Existir, vida, muerte, enigmas

Libro de los Antiguos Misterios

Producir mundo: crear estructuras que favorezcan el despliegue de la singularidad de cada quien en entornos de justicia. Eso sería una mundialización en su efectividad, sin duda, más allá de la manoseada globalización. El discurso del Presidente de México ante el Congreso estadounidense, en ocasión de su reciente visita al país vecino, hay que reconocerlo, se movió de acuerdo con el ritmo de ese giro, una agenda regional de producción de mundo.

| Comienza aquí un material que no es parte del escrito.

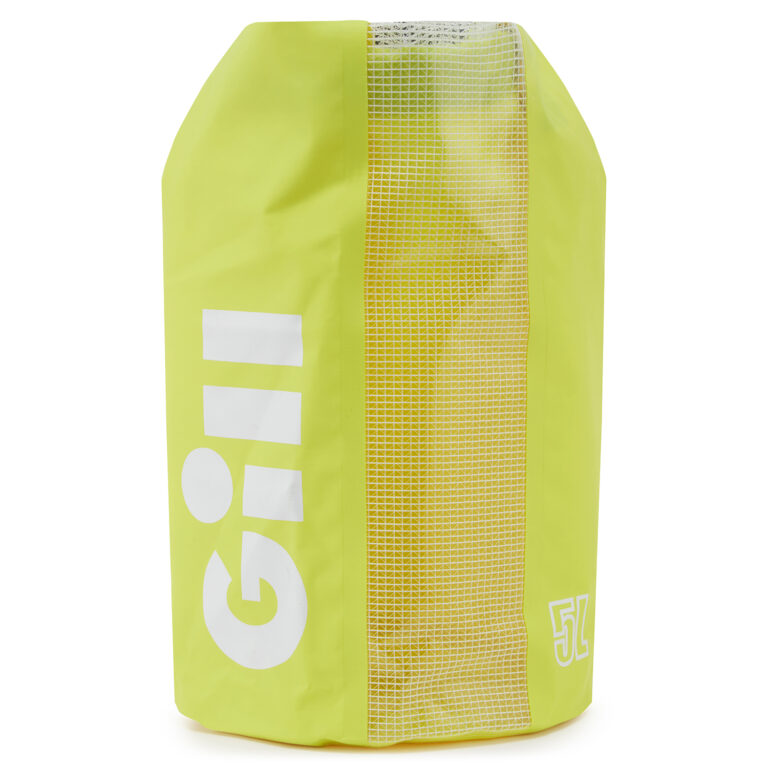 5L Voyager Dry Bag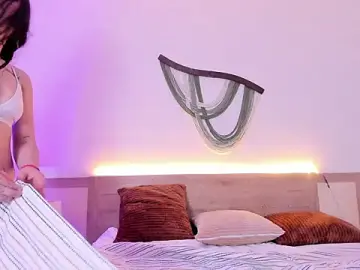 Stripchat Sex Cam of Nyx_A_Hades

Algún comentarista inadvertido y hasta uno o dos legisladores mexicanos ubicados aún en una geografía obsoleta, criticaron la propuesta argumentando que no fue prudente referirse en ella a temas que sólo los ciudadanos de esa nación podrían decidir: control de armas, migración, y un paso más largo en la integración económica. Nada más erróneo y fuera de lugar, aun si formalmente ésa sea la ruta de cualquier reforma legal.

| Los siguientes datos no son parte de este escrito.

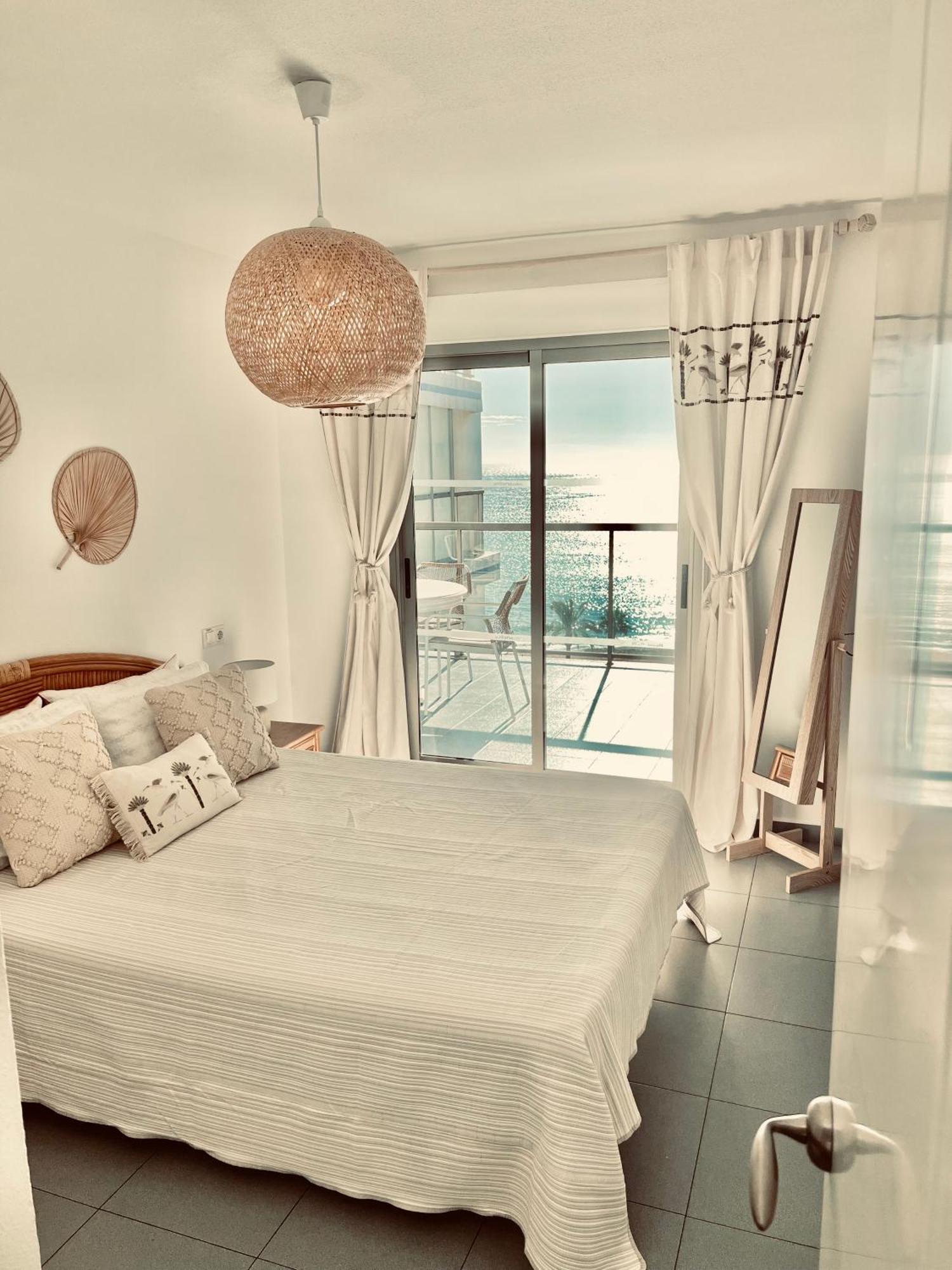 Apartment Hipocampos *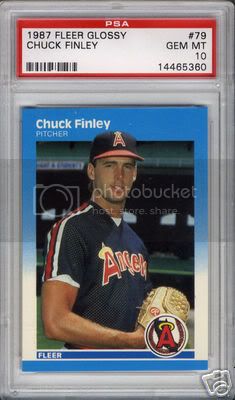 finleyfleerpsa10.jpg
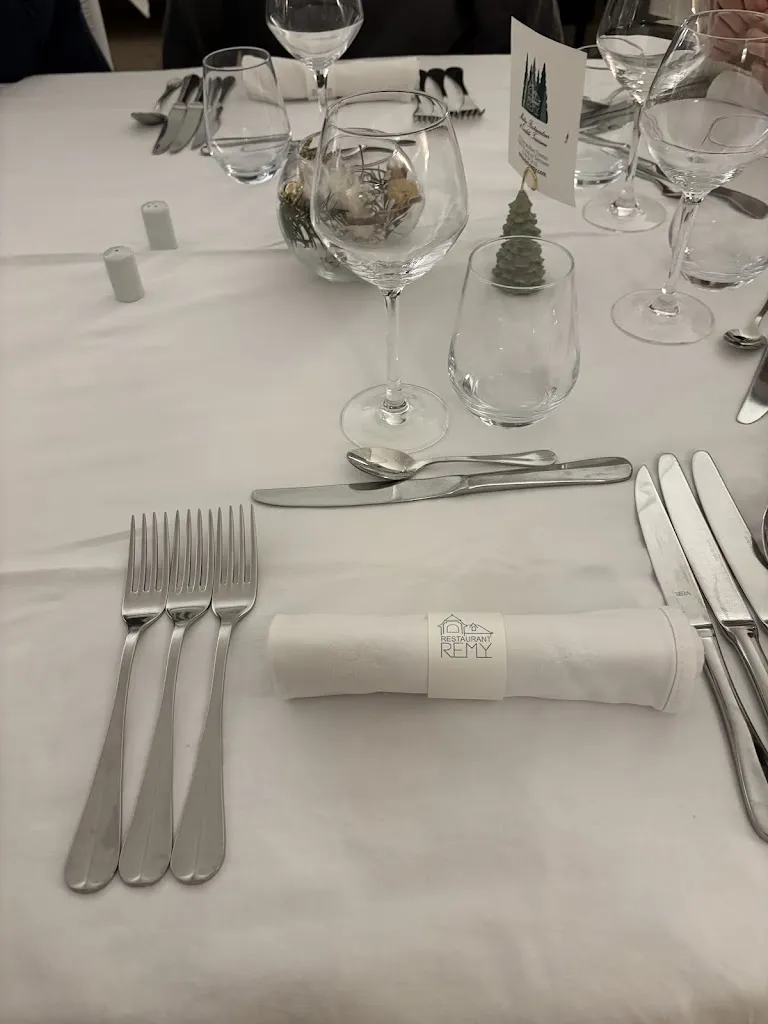 Jeannette Karout_Restaurant Remy_Saint-Loup-sur-Semouse_review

En primer lugar, desde hace décadas, los gobernantes estadounidenses ante la prudencia nacionalista de los mexicanos declaraban en privado, que nos digan qué quieren, que nos propongan soluciones . La situación cambió con el TLC que fue la concreción de un horizonte abierto: en el proceso de globalización, a través de fuertes enlaces regionales, México quiere ser una economía sólida y competitiva, que genere los empleos que los mexicanos necesitan y, en este contexto, tener voz en el concierto internacional.

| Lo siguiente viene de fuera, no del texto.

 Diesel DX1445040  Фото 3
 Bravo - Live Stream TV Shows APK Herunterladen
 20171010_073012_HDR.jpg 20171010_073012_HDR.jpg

Si ahora ese instrumento ha sido desbordado, las difíciles negociaciones que en su momento encabezaron los representantes mexicanos y que permitieron que el Congreso estadounidense lo aprobara, estaban inspiradas por tres ideas de vanguardia. El mundo se hacia uno y diverso. La velocidad de las finanzas, virtuales por naturaleza, lo que las aleja de la economía real, exigían otros mecanismos de equilibrio. Por último, eran ya previsibles nuevas formas de violencia, sea por las diferencias entre los países árabes o las provocadas por el crimen internacional organizado.

En segundo lugar, a partir de la desa­parición de la Unión Soviética, Estados Unidos no sólo encabeza la globalización económica, sino que es el centro de negociaciones de la política internacional. Por su parte, México se encuentra en medio del intenso oleaje causado por tres fenómenos hiperglobales: violencia, inseguridad, migración, y una economía que no termina de remachar su solidez y su competitividad. Hoy, ante estas tendencias destructivas, México hace bien en recordarle al vecino que juntos han de producir mundo.